Next, due to the 2 attributes having so close a relation (as mentioned in the cell above), we can remove the unneeded attribute. We define which of the 2 is unneded by checking which has a slightly closer linear relation to the overall satisfaction.

In [None]:
fulldf = fulldf.drop(['Departure Delay in Minutes'], axis = 1) #removing the departure delay in minutes -
#correlation is 0.96 - very high, no need for both as one follows mostly from the other

In [None]:
fulldf.info() #Presenting the final dataset info before maachine learning algorithms for future reference

One last thing we have to do before we split the data into train and test sets, we have to normalize the values. As all are values are now numerical, and there are no NaN values, we can do that without too much trouble.
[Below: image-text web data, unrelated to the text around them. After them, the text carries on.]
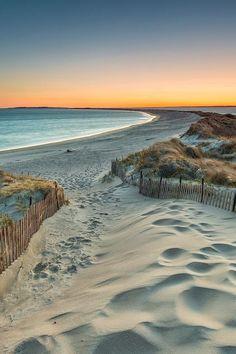 Napatree Point, Rhode Island photo on Sunsurfer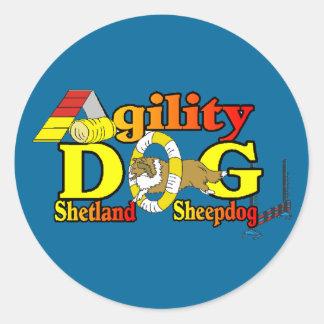 Sticker Rond Agilité de Sheltie de chien de berger de Shetland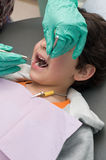 pojken kontrollerade tandläkaren som har hans unga tänder Royaltyfri Fotografi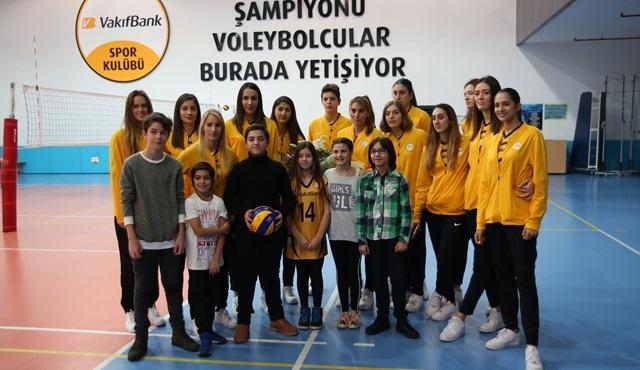Can Dostlar film ekibi, Vakıfbank Kadın Voleybol takımını tebrik etti!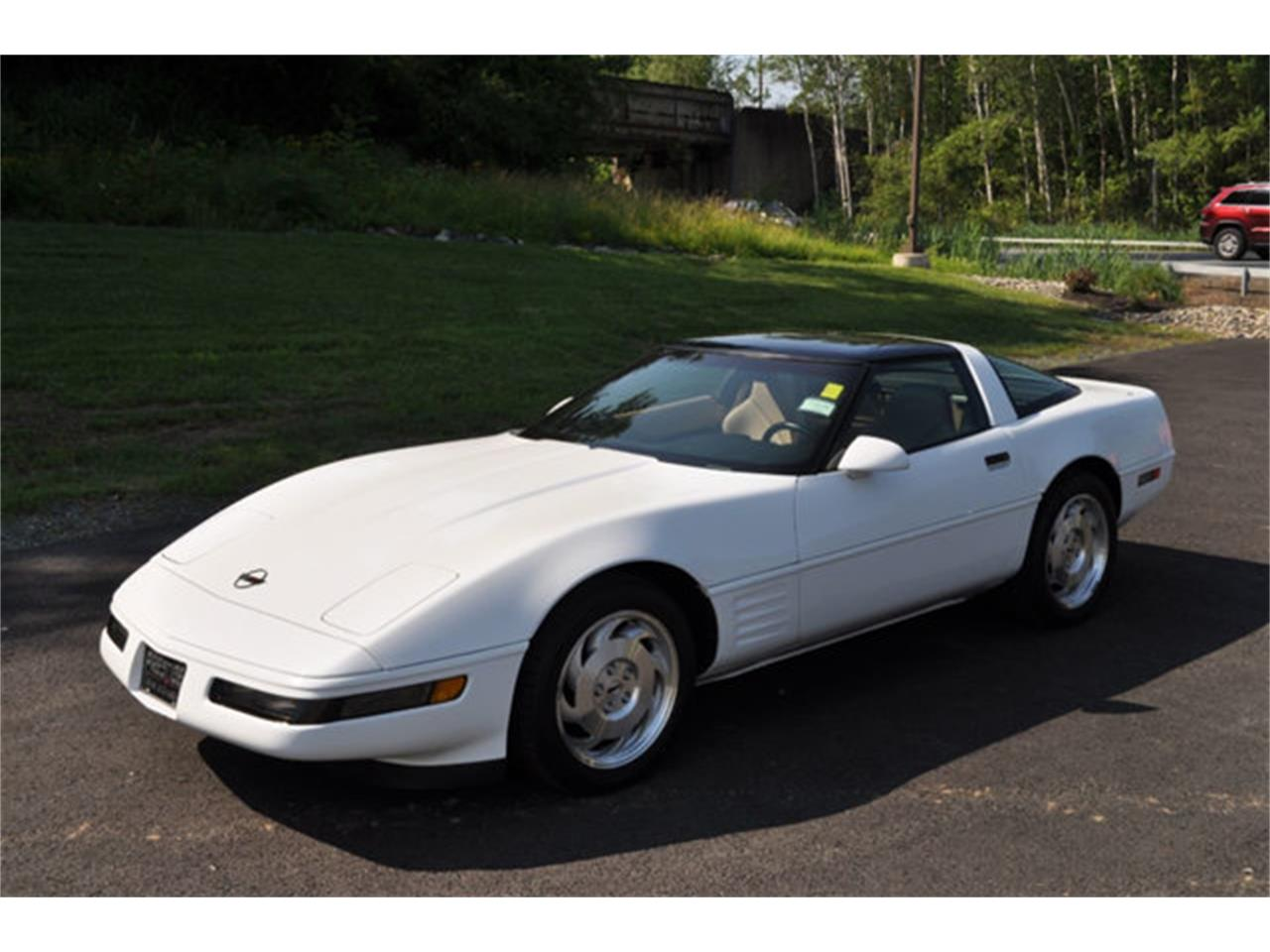 Large Picture of '94 Corvette located in New York - QETU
The normalization will only be done on the values which will be given to us in the future for prediction (all data except the attribute which we have decided to predict: the overall satisfaction of the reviewer). In this case, the overall satisfaction is already normalized as it comprises of values 0 and 1 only, but in general it is not necessary to normalize the attribute for prediction.<br>
We choose normalizaiton and not standartization due to there being no outliers in this dataset.<br><br>
To normalize the data, we first split it to x and y, and mentioned above.

In [None]:
x = fulldf.drop(['satisfaction'], axis = 1)
y = fulldf['satisfaction']

Next, we use the fuction min_max_scaler.fit_transform() method to achive normalization of the data.

In [None]:
z = x.values #returns a numpy array
min_max_scaler = MinMaxScaler()
z_scaled = min_max_scaler.fit_transform(z)
x = pd.DataFrame(z_scaled)
x

## Models
Now that we are finished with data cleaning, we have a dataset, where there are no NaN values, all attributes are numerical and normalized, we can split the data using the train_test_split() method. The method splits the data according to a random state (an integer), so that over multiple reruns, the resulting dataframes from the method remain the same. The test size is set to 0.1 (10%), which results in close to 13000 records (which is enough in my opinion).

In [None]:
X_train, X_test, y_train, y_test = train_test_split(x, y, test_size = 0.1, random_state = 0)

### Dummy Classifier

Now that we have split our data, we can get down to the models. Before choosing and applying the models to the data, we need a baseline model, to compare all others to it: if the models thereafter are worse than the base model, we are doing something wrong. If the model is better than the base model, on the other hand, it means that the model works, and is able to be better at predicting than a "dummy" model. The base model we will use is "Dummy Classifier", which will, regardless of the input, put in the most frequent value in y_train. It puts in the most frequent value due to the strategy we have put into the model, although we could choose differently, but this strategy seems to return the best results.<br><br>
after using the model.fit() and model.predict() methods, we can use the metrics.accuracy_score() method to test a see which percentage of the predictions made by the dummy classifier were correct. in our case, the percentage of correct answers is 56.7%. Not bad, although not unexpected, as it almost certainly would have to be over 50%, as out of the 2 options, the dummy classifier chose the one which appeared the most.

In [None]:
dummyModel = DummyClassifier(strategy="most_frequent")
dummyModel.fit(X_train, y_train)
predictionsDummy = dummyModel.predict(X_test)

accuracyDummy = metrics.accuracy_score(y_test, predictionsDummy)
accuracyDummy

We shall plot a confusion matrix to visualize how many values the dummy classifier predicted correctly (the confusion matrix is explained in detail later in the notebook.

In [None]:
plt.figure(figsize=(5,4))
sns.heatmap(confusion_matrix(y_test, predictionsDummy), cmap = "Blues", annot=True, fmt = '.0f')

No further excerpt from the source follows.